Dentro l’anima di “Carlostanaut”

«E mi stavo domandando quelle mutande gialle che fine abbiano fatto…Quelle che indosso all’inizio del video “Bambina col saltello”». Saverio Autelitano dei “Carlostanaut” è l’anima pulsante. Ricordo di averlo visto quel video, canzone orecchiabile, scene di pop art stranissime, girate con un sistema misto di tecnologie digitali, animazione, 3D. E Roma è stato il grande bozzolo in cui sono convogliate le energie musicali del gruppo «nato casualmente da una jam session». Poi vittorie nei festival in Italia, concerti con altre band e soprattutto tanta, tanta gavetta nei live. Adesso per il gruppo è arrivata l’ora di spiccare il volo verso i palcoscenici dell’Europa. Francia, Belgio, ma anche Inghilterra per la band fondata dal reggino Autelitano, voce, chitarra, tromba ed autore dei testi al quale si accompagnano Sergio Ferrari, chitarra elettrica, Fausto Casara, batteria e Fabrizio Bernardi al basso e contrabbasso. «Sono sicuro che sarei stato un grande direttore d’orchestra, ho un orecchio formidabile. Se solo avessi studiato al conservatorio». Autelitano ha un passato di musicista autodidatta e conserva ancora quel ricordo «non mi facevano suonare il pianoforte, ogni volta che riuscivo ad intrufolarmi mi mandavano via e per me restava un oggetto di desiderio».

Definire la musica è sempre porre dei limiti, ma mettere qualche paletto in questo caso è d’obbligo. «Siamo pop, jazz, blues. Ho ascoltato tanta musica italiana: Eugenio Finardi, Lucio Battisti e Peppino di Capri, mia madre aveva tutti i suoi dischi.
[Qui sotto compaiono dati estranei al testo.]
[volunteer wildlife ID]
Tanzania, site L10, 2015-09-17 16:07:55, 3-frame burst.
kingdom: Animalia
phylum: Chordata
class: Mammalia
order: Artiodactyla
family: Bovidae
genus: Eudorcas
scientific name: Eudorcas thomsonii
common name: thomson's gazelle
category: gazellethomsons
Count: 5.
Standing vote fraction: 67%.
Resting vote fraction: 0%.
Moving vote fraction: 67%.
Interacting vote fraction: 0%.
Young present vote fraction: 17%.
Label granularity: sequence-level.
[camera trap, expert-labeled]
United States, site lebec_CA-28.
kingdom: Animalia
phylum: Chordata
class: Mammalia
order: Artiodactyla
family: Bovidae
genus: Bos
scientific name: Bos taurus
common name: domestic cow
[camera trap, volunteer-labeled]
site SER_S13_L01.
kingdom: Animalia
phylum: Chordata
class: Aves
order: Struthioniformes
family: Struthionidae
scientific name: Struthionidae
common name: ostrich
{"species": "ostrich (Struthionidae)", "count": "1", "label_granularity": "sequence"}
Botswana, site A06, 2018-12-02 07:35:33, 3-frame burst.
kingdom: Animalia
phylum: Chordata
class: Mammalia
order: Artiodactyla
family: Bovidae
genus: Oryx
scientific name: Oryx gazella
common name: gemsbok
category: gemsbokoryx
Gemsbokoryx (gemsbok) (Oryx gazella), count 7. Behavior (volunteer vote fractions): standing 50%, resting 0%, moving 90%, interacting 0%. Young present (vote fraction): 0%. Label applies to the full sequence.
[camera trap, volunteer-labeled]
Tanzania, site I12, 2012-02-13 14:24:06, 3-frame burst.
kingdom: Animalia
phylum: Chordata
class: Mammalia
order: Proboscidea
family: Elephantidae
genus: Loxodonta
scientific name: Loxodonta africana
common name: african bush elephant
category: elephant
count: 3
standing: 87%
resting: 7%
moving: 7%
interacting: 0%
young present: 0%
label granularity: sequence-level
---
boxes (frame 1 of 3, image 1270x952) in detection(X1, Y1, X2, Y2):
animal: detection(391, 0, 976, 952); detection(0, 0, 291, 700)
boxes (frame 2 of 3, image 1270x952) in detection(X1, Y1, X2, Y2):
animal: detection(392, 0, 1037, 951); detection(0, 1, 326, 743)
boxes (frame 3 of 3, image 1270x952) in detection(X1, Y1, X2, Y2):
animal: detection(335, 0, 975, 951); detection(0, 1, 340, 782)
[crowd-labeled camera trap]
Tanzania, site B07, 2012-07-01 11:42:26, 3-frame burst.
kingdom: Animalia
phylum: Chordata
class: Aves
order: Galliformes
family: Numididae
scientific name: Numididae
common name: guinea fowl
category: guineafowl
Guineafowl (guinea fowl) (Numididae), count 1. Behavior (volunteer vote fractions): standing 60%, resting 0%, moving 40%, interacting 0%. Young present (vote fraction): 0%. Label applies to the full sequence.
E’ forte Peppino (ride nds)». Mi ritengo diversamente fortunata perché nei lunghi viaggi verso la Sicilia mi si propinava Pupo. Comunque la base della musica italiana d’autore nei “Carlostanaut” c’è e si sente tutta, per testi a volte ermetici, a svolte falsamente sbarazzini, che nascondono echi di rivolta silenziosa e passioni malcelate. La nuova canzone si chiama «”Ed ora…liberami” e parla delle multinazionali che raddoppiano i loro profitti sulle nostre spalle» con la quale il gruppo si augura di surclassare il successo di “Bambina col saltello” datato 2010.

Un tour che prelude all’uscita del primo (vero) disco, con tredici canzoni che spaziano «sull’amore ma inteso in senso generale, alla ricerca del buonsenso, della serenità».«E se poi troviamo un manager che ci organizzi le date è ancora meglio. Così come una casa discografica perché al moment ci siamo autoprodotti». Con la spinta propulsiva dell’amore per la musica. «Ma ti ho detto che l’ho scritta in barca a Salina “Bambina col saltello”? Menomale che avevo portato la chitarra quel giorno…».